Much is at stake for both contenders, who are expected to square off Wednesday for more than two hours in their final showdown before Sunday's runoff vote.
Le Pen, has been setting the pace in the finale of the campaign with a well-oiled communication strategy that included a surprise visit at a factory just before her rival arrived, but the latest opinion polls show the pro-EU Macron holding a strong lead over his far-right rival.
The 39-year-old Macron, who has been criticized for his early celebrations after he finished nearly three points ahead of Le Pen in the first-round vote April 23, needs to convince leftist voters that his pro-business and liberal stance should not deter them from supporting him.

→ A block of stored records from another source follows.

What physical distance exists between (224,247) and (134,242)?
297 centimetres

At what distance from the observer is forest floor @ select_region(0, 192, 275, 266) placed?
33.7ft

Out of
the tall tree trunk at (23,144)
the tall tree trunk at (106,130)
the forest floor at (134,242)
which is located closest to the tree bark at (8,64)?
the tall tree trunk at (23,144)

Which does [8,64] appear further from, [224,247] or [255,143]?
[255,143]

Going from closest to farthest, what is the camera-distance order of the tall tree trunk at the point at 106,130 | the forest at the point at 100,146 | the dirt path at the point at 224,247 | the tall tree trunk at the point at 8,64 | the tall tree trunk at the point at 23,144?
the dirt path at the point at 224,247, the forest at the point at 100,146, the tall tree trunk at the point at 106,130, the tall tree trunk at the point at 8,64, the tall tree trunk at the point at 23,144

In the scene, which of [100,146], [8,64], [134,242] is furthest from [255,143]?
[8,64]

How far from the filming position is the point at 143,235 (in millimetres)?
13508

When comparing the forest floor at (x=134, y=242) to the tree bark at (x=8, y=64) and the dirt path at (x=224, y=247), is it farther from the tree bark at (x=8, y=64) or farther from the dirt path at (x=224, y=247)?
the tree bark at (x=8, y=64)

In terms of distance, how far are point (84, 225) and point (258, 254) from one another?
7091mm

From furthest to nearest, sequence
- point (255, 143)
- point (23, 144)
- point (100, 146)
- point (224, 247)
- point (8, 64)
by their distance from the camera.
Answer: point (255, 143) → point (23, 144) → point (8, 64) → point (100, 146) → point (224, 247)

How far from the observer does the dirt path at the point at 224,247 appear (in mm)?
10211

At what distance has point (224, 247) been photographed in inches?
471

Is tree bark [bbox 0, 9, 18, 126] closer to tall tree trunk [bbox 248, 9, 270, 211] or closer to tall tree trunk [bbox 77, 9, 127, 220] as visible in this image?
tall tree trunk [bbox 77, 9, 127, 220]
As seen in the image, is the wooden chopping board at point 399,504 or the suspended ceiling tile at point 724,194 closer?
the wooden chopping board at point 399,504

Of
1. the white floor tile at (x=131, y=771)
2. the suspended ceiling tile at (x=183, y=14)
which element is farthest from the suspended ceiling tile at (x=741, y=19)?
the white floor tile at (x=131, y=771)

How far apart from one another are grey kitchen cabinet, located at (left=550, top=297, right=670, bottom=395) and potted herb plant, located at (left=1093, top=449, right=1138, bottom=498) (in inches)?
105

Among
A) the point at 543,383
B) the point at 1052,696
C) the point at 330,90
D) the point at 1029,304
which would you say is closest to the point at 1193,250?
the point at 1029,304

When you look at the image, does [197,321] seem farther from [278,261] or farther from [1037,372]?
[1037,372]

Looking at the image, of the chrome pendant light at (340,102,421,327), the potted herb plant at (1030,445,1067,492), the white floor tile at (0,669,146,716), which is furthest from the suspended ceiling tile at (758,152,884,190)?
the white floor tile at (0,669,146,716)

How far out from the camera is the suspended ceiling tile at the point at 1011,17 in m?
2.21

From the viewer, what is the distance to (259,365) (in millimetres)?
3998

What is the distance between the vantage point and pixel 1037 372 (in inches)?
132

Le Pen, who has softened her anti-EU message over the past 10 days to broaden her political reach, is expected to hammer home her favorite themes of security and identity as she tries to lure traditional rightist voters who supported Francois Fillon in the first round. Fillon, a former prime minister, finished third with some 20 percent of the votes and polls suggest that as many as a third of Fillon's voters will choose Le Pen in the second round.
Both candidates will also go after backers of far-left leader Jean-Luc Melenchon, who refused to endorse either finalist in a race which he says pits "the extreme right" against "extreme finance" — a jab at Macron's career in banking.
Macron said this week he heard the "anger" of those who voted for populist candidates, while Le Pen, who tried to portray herself as the candidate of the people, called on the 7 million backers of Melenchon to "block" Macron.
The 48-year-old Le Pen should stay faithful to her colorful style and attack her rival head-on. Macron says he wants "to fight hand-to-hand, to fight in substance and demonstrate that her ideas are fake solutions."
Le Pen used a tweet to associate Macron to his mentor in politics, the unpopular President Francois Hollande.
"If Mr. Macron does not feel at ease, he still can ask Francois Hollande to come and hold his hand, I won't oppose it," Le Pen wrote.
Wednesday's debate marks the first time that a National Front candidate is taking part in the pre-runoff TV debate. In 2002, when Jean-Marie Le Pen — Marine's father — made it to the second round, Jacques Chirac refused to appear with the far-right party co-founder, explaining that he did not want to contribute to the normalization of hatred and intolerance.
The campaign is unfolding amid unprecedented security, with France under a state of emergency after multiple attacks by Islamic extremists. Hollande called on Wednesday "for the utmost vigilance and the mobilization of all state means to allow the smooth running of the second round of voting for the presidential election."